■ **TEXTE FOURNI**

Lettre de licenciement : Quels sont les faits qui peuvent être mentionnés ?

Si l’employeur est tenu de convoquer le salarié à un entretien préalable à une éventuelle mesure de licenciement lorsqu’une telle mesure est envisagée,  les griefs évoqués dans le cadre de cet entretien ne lient pas l’employeur quant aux motifs qu’il souhaite retenir pour justifier la rupture du contrat de travail.

 

La Cour de Cassation considère à cet égard que le Juge ne peut écarter sans les examiner les griefs énoncés dans la lettre de licenciement, même lorsqu’ils n’ont pas été évoqués lors de l’entretien préalable. Elle vient de le rappeler dans son arrêt du 21 septembre 2011 – (  Cour de cassation, civile, Chambre sociale, 21 septembre 2011, 10-14.179), tout en apportant une précision utile.

En effet, la circonstance que des griefs énoncés dans la lettre de licenciement n’aient pas été indiqués au salarié au cours de l’entretien préalable caractérise une irrégularité de forme mais n’empêche pas de décider que ces griefs constituent une cause réelle et sérieuse de licenciement.

■ **JEU DE DONNÉES**
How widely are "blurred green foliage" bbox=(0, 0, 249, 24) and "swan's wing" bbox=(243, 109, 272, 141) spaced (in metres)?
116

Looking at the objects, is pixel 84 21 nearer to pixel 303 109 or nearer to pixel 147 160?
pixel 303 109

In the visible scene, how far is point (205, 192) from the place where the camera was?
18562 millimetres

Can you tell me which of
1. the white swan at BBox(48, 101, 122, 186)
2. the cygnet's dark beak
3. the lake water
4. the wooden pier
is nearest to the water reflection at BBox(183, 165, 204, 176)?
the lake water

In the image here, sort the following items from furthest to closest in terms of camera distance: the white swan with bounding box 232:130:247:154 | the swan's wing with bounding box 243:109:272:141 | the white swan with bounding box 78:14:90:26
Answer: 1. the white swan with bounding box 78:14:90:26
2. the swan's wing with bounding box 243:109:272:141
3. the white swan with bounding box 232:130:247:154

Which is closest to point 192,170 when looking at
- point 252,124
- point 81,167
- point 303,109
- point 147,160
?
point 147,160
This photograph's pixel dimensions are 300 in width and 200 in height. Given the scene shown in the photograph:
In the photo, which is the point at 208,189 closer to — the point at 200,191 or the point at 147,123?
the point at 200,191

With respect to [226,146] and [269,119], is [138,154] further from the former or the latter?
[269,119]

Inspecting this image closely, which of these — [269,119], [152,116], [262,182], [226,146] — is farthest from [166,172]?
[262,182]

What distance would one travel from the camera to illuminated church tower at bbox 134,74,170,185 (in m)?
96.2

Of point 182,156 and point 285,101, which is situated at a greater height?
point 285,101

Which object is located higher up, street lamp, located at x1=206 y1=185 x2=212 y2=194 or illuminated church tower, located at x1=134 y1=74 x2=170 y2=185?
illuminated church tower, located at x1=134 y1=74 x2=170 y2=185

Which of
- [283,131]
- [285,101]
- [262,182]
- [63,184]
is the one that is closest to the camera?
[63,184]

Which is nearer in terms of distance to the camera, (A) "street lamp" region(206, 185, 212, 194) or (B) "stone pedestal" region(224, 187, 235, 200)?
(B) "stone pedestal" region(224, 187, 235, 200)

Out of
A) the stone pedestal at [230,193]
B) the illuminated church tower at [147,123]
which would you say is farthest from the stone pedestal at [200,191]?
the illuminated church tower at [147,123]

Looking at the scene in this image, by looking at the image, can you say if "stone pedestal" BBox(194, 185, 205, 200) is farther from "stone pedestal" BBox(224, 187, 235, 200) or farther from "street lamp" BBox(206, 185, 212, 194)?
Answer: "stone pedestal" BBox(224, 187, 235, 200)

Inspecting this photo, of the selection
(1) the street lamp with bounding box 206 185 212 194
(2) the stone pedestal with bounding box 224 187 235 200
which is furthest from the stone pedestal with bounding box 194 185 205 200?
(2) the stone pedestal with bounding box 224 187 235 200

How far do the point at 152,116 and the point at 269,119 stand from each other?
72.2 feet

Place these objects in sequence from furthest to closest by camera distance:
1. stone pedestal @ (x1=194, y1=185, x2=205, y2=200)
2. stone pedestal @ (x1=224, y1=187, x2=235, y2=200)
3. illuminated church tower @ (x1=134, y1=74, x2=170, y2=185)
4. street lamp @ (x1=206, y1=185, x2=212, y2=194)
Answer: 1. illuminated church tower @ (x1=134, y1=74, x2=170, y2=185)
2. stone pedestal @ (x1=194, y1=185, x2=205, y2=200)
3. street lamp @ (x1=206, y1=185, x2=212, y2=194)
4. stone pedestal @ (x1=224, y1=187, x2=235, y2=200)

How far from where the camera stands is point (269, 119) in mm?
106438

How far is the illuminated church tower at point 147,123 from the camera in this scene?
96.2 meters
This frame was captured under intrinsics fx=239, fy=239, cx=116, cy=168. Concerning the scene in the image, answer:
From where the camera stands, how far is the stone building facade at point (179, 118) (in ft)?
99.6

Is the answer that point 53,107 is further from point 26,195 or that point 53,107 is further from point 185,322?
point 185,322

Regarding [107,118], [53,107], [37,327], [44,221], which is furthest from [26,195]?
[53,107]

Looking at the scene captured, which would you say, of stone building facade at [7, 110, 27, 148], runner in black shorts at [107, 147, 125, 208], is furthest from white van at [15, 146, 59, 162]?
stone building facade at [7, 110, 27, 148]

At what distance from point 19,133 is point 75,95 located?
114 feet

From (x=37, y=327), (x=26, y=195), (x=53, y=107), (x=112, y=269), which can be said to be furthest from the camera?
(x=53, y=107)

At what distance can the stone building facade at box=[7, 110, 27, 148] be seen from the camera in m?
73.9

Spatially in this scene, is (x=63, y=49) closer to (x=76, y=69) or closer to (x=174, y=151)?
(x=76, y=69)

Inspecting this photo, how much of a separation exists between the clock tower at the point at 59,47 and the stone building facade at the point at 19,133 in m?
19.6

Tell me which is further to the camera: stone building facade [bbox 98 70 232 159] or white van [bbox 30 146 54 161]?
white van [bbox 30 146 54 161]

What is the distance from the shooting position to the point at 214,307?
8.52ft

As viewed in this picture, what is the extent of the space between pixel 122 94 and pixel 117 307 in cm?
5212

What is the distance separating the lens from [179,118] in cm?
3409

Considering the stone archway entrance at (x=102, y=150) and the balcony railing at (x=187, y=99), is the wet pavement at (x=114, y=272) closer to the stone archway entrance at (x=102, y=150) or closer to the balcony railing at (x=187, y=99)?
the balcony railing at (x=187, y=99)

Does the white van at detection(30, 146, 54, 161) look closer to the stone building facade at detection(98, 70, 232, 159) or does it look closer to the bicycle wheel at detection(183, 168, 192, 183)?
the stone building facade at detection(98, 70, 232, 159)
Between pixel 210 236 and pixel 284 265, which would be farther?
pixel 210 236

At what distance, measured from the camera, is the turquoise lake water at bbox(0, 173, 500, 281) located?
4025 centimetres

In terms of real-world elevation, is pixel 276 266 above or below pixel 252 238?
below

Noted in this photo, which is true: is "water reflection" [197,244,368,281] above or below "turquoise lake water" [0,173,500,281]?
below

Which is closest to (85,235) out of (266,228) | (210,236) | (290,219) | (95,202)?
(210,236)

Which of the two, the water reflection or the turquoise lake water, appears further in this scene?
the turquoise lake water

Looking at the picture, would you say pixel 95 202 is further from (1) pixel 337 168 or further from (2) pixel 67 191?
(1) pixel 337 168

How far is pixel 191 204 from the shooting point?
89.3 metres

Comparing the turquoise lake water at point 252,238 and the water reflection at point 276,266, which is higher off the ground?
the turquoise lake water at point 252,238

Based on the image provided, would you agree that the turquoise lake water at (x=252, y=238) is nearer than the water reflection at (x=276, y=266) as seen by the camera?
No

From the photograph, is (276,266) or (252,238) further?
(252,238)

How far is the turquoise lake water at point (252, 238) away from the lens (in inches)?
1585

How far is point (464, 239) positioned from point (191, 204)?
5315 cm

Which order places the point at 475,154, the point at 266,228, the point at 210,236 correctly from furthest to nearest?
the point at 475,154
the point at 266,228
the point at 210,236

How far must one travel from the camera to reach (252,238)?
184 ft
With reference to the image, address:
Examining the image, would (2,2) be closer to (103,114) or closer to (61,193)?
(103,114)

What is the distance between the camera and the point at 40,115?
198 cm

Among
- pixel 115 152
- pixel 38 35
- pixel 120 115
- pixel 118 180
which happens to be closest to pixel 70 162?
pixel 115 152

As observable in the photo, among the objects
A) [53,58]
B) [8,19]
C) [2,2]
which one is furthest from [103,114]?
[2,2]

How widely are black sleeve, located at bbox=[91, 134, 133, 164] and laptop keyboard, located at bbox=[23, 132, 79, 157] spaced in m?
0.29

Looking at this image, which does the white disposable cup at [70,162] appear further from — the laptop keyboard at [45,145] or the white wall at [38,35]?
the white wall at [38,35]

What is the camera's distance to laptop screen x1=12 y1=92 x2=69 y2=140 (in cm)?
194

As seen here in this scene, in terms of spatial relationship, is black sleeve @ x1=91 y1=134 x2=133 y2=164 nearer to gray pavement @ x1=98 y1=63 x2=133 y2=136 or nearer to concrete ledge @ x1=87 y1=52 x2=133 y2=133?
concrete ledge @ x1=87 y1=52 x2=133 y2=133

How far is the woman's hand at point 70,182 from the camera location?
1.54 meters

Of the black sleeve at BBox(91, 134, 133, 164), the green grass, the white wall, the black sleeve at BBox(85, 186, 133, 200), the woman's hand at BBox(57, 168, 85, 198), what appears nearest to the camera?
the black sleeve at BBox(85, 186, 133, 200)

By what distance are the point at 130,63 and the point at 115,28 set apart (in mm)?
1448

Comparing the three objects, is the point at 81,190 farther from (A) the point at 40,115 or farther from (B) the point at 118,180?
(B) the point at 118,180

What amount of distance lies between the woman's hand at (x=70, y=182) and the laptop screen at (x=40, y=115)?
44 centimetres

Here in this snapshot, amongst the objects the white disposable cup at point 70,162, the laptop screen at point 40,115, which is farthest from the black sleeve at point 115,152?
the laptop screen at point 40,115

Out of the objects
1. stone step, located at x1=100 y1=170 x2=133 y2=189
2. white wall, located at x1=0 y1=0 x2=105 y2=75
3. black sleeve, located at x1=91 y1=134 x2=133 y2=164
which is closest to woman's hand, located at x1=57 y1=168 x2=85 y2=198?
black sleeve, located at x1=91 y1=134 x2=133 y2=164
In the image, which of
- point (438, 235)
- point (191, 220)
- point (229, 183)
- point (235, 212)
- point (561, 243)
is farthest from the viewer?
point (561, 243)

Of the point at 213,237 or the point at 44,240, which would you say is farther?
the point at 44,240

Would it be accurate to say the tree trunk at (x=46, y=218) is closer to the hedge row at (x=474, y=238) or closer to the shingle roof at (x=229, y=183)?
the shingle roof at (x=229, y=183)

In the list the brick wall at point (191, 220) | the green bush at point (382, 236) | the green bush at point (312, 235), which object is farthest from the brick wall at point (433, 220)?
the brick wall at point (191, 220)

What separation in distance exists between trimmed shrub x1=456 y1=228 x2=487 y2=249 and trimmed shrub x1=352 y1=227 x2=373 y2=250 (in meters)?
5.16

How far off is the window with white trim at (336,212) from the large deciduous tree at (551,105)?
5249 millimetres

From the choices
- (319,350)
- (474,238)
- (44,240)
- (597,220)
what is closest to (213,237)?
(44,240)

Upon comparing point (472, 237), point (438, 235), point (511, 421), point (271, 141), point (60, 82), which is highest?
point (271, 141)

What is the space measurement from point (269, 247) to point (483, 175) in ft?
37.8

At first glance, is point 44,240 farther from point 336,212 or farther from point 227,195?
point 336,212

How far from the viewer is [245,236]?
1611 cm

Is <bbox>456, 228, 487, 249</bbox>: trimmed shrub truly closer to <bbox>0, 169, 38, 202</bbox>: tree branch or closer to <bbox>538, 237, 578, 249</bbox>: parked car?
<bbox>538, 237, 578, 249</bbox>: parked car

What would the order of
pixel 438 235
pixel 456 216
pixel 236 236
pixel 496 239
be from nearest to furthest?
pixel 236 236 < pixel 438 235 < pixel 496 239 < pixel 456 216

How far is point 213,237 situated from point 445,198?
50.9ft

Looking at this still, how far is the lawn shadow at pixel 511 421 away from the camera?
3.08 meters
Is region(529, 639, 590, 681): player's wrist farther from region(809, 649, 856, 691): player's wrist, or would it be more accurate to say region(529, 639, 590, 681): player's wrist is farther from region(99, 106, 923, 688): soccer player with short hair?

■ **CONSIGNES DE L'EXERCICE**
1. Recopiez le passage du texte sur la lettre de licenciement qui commence par « Si l’employeur est » et se poursuit jusqu'à « une précision utile. ».
2. Poursuivez le texte sur la lettre de licenciement à partir de sa dernière phrase.
Les données constituent un matériau distinct du texte sur la lettre de licenciement.

■ **CORRIGÉ DE L'EXERCICE**
1.
Si l’employeur est tenu de convoquer le salarié à un entretien préalable à une éventuelle mesure de licenciement lorsqu’une telle mesure est envisagée,  les griefs évoqués dans le cadre de cet entretien ne lient pas l’employeur quant aux motifs qu’il souhaite retenir pour justifier la rupture du contrat de travail.

 

La Cour de Cassation considère à cet égard que le Juge ne peut écarter sans les examiner les griefs énoncés dans la lettre de licenciement, même lorsqu’ils n’ont pas été évoqués lors de l’entretien préalable. Elle vient de le rappeler dans son arrêt du 21 septembre 2011 – (  Cour de cassation, civile, Chambre sociale, 21 septembre 2011, 10-14.179), tout en apportant une précision utile.

2.
Ainsi, a minima, le salarié peut se plaindre que ses droits n’ont pas été respectés et réclamer ainsi des dommages et intérêts pour non-respect de la procédure.

En effet, au cours de l’entretien préalable (ou mise à pied conservatoire) d’un éventuel licenciement, l’employeur doit indiquer les motifs de la décision envisagée afin de recueillir les explications du salarié. Les limites du litige ne sont fixées que par les motifs du licenciement énoncés dans la lettre de licenciement, les Juges n’ayant pas à examiner d’autres griefs allégués par l’employeur que ce soit en cours d’instance, dans la lettre de convocation à l’entretien préalable ou au cours de l’entretien préalable.

Ainsi, les juridictions prud’homales ne peuvent apprécier la légitimité des motifs du licenciement au regard du déroulement de l’entretien préalable ou des griefs qui ont été énoncés par l’employeur à l’occasion de cet entretien, si les griefs sont différents de ceux énoncés dans la lettre de licenciement qui, seule, fixe les limites du litige.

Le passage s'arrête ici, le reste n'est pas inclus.